Mr. Gray had lived across the river from her in Schenectady, New York, but the two had never met until he was nearing graduation from Princeton Theological Seminary. The young couple married four months after their first date and following his ordination as a minister.

They began their married life in Galena Park, Texas, near Houston, where Ms. Gray was a secretary to a neurologist at Baylor School of Medicine. Later, she and her husband began leading worship services in Galena Park as minister and organist.

She delivered the Gray’s first child, David, while in Texas. The family moved not long after to Gallup, New Mexico, where they took on roles at a church there. Similar opportunities would follow at Denver’s Montview Presbyterian Church, and Kansas City, Missouri’s Second Presbyterian Church. The couple then moved to Mesa, Arizona. Ms. Gray played for services at several churches in the Phoenix area over two years, during which she gave birth to another son, Glenn, and a daughter, Elizabeth.

Following a call to a new ministry opportunity in Lake Havasu City, Arizona, she joined her husband at Community United Presbyterian Church and served as organist there for nearly 20 years. She also undertook numerous church-related activities, including coordinating dinners, leading women’s retreats, serving as a deacon, acting as a Stephen Ministry leader and in a number of other community volunteer opportunities, including a hospice volunteer. She was recognized by the Beta Sigma Phi organization in 1986 as Woman of the Year for her service to the community.

The Grays left Lake Havasu City in the early 1990s, then lived in the Phoenix area for several years. They moved to Claremont’s Pilgrim Place senior community about 16 years ago. At Pilgrim Place, she was engaged in a number of volunteer activities, including playing organ for church services and community events, baking items for the Bakes and Sweets group and creating handmade greeting cards that were sold at the community’s annual Pilgrim Place Festival.

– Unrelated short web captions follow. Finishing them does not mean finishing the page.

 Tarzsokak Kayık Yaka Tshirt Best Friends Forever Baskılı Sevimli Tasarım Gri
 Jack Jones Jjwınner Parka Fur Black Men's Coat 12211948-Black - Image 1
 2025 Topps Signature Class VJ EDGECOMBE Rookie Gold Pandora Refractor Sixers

Her love of playing music carried over into teaching piano and organ to students from age 7 to 70 over a span of close to 30 years. She was regularly sought out by other musicians to accompany them for recitals, weddings and performances, and until this year, she continued to play regularly for church services, weddings, funerals and other functions.

She and her husband also initiated a program in 1993 called Clergy Exchange International, which coordinated short-term clergy exchanges between English-speaking countries in 31 different countries. It was through the efforts to grow this program that they were able to visit many countries, including Australia, New Zealand, Scotland, Ireland and England. Prior travels included trips to China, Taiwan, France, Switzerland and Germany, where they led a tour to view the Passion Play in Oberammergau in 1990.

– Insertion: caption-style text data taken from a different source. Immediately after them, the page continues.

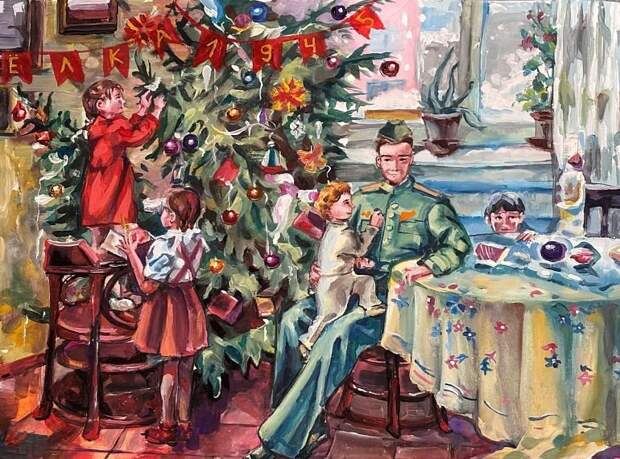 Музей Победы предлагает поздравить друг друга с Новым годом авторскими онлайн-открытками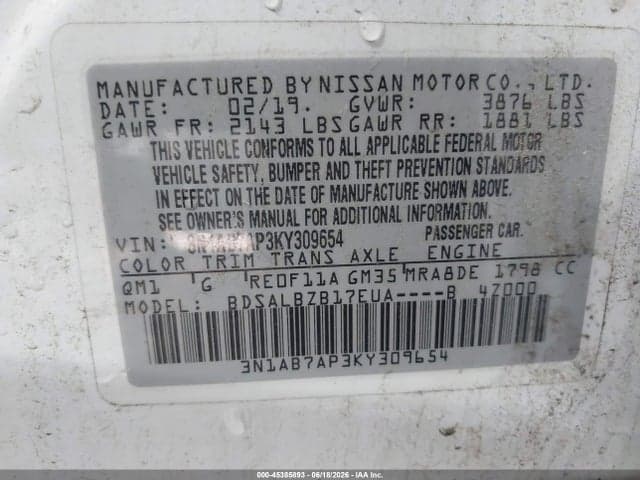 2019 NISSAN SENTRA S 9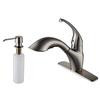 Single Lever Pull Out Kitchen Faucet and Soap Dispenser Satin Nickel
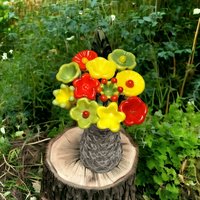 TROPICAL CITRUS Glass Flower Bouquet ~glass flower/leaf, tiny small glass flowers handcrafted, bright, island, neon, vibe, wedding, vintage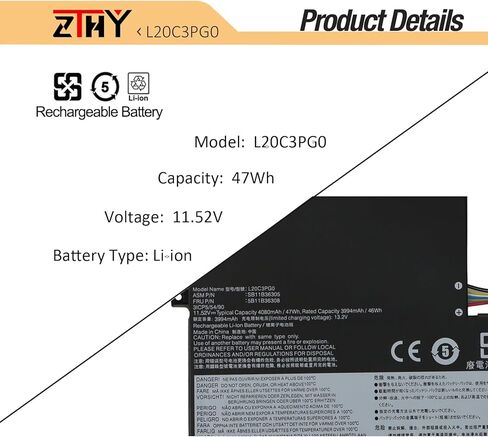 استبدال بطارية L20C3PG0 L20M3PG0 لجهاز Lenovo 100w 300w 500w Gen 3، 100e 300e Chromebook Gen 3، IdeaPad 3 Chrome 15IJL6، IdeaPad Flex 3 Chrome 15IJL7 Series L20D3PG0 L20L3PG0 L20M3PG2 11.52V 47 واط ساعة in Kuwait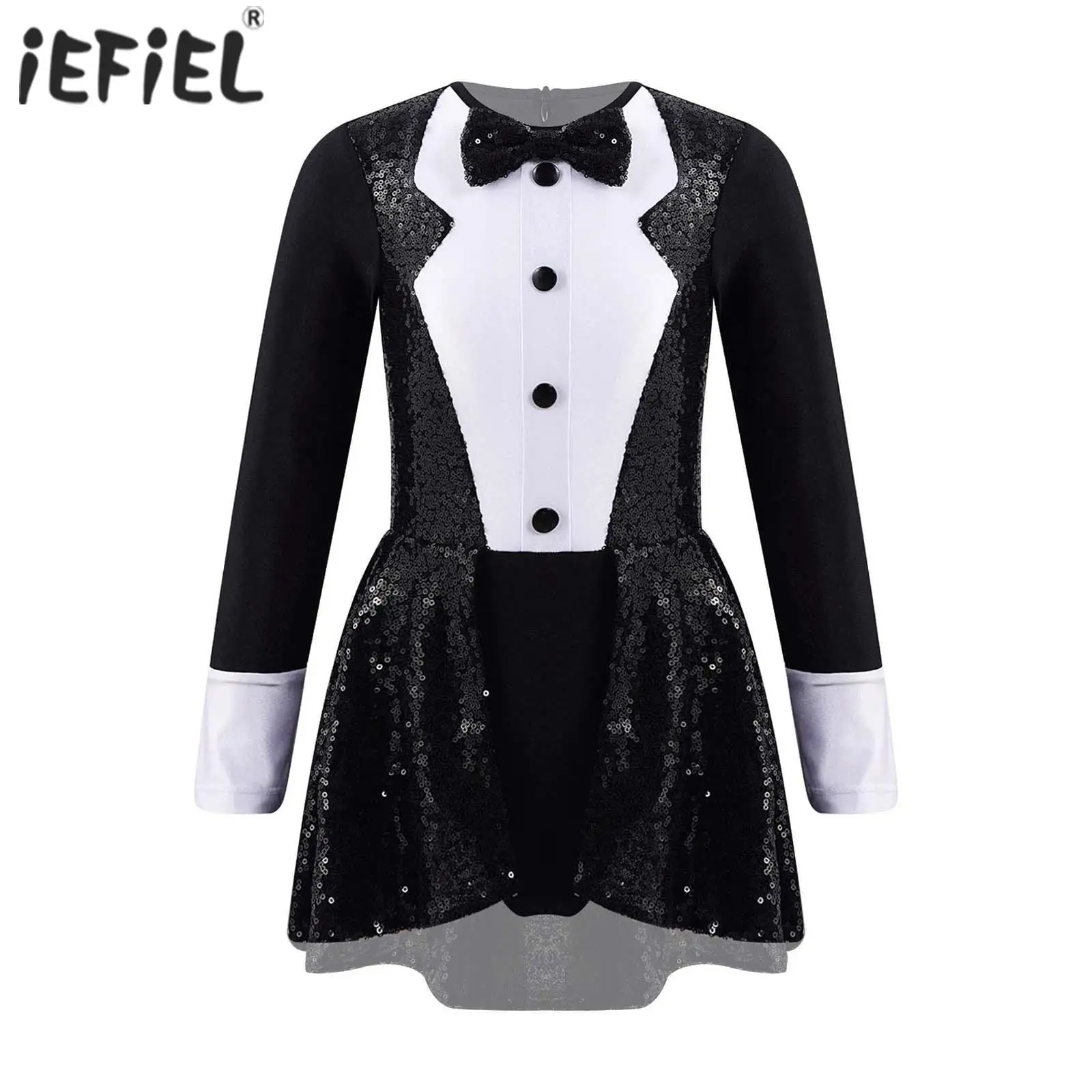 

Girls Sequins Tailcoat Jackets Tuxedo Cosplay Show Fancy Dress Up Circus Ringmaster Showman Bowtie Tuxedo Dress Cosplay Costume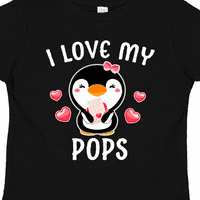 Инктастичен Обичам моя баща с сладък пингвин и сърца подарък малко дете малко момиче тениска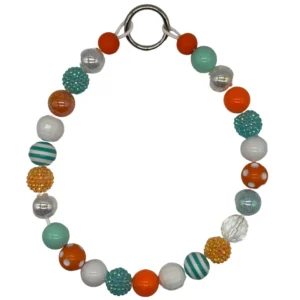 Colorful beaded bracelet with various designs.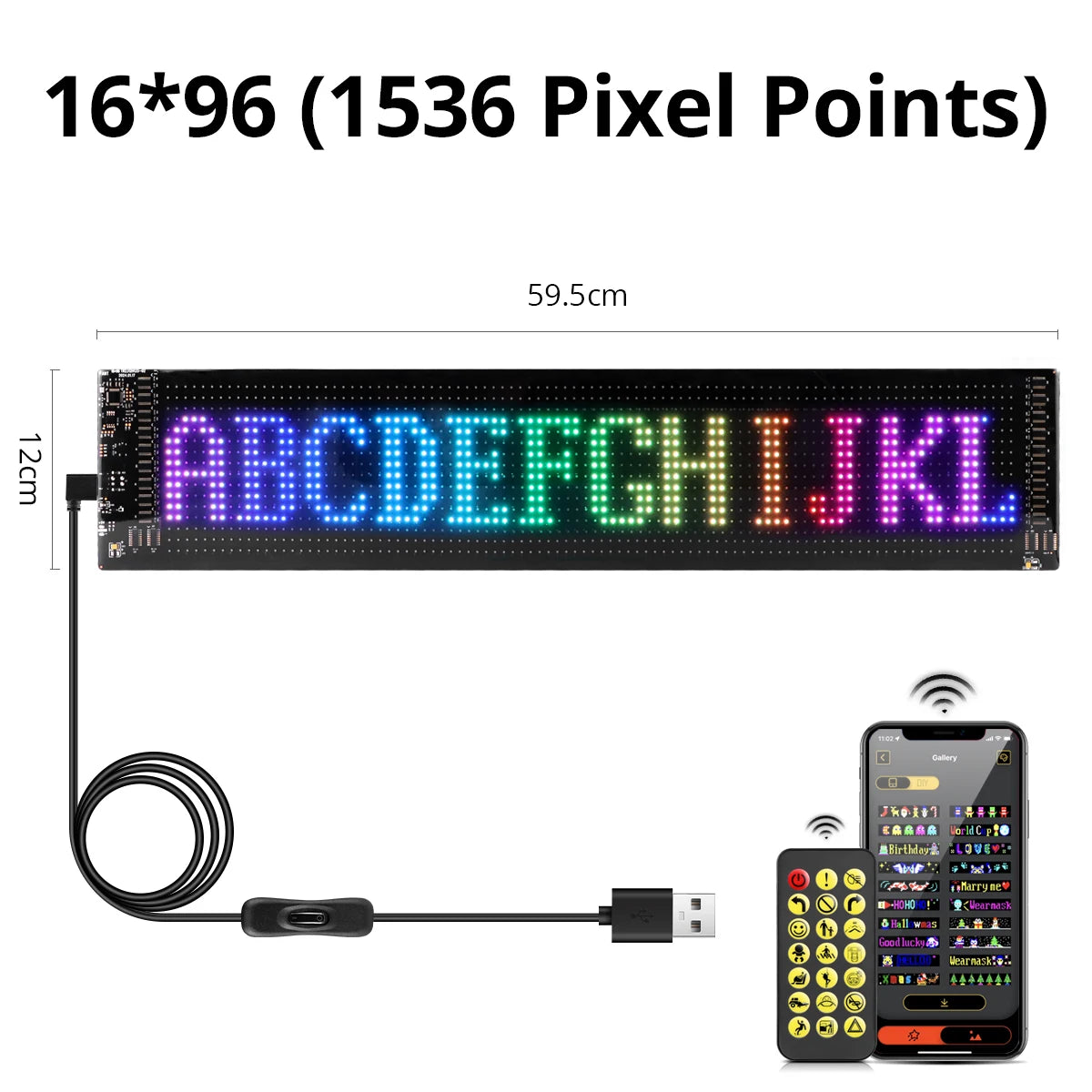 Car Decor Advertising Logo Lights Outdoor LED Matrix Pixel Scrolling Screen DIY Customize Patterns,Animations,Text Warning Light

In addition to being a dedicated and loving wife of 59 years and nurturing mother and grandmother, she was a caring, compassionate friend to so many people, her family shared.

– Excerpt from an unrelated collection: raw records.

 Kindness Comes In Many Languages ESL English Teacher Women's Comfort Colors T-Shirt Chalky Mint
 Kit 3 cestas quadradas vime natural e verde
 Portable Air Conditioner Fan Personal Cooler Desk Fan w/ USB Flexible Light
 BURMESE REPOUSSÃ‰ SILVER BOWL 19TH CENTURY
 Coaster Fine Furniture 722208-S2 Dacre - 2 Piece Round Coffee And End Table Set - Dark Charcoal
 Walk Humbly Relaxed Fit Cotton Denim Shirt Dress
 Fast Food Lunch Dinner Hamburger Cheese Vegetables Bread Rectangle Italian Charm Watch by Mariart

“She was a giver in every sense of the word, a volunteer in the communities she called home and was quick to always credit others over seeking praise for herself,” they added. “She was foremost a humble servant whose faith carried her through good times and bad. It was this ‘simple faith’ she spoke of that always served as her foundation and we know has now carried her to a better place.”

She is survived by her husband, Rev. Barrie Gray of Claremont; sons David (Sandy) of Phoenix, and Glenn (Erin) of Chandler, Arizona; and daughter Elizabeth (Seth Lowe) of Chandler; brother Paul L. (Cathy) Ritchey of Scotia, New York; and seven grandchildren, Jessica, Daniel, Allison, Parker, Cameron, Xander and Michaela.

A celebration of Ms. Gray’s life will be held at 3:30 p.m. on Friday, July 20 in Pilgrim Place’s Decker Hall, 625 Mayflower Rd., Claremont.

In lieu of flowers, the family suggests donations in Ms. Gray’s name to Pilgrim Place Residents’ Health and Support Program at pilgrimplace.org.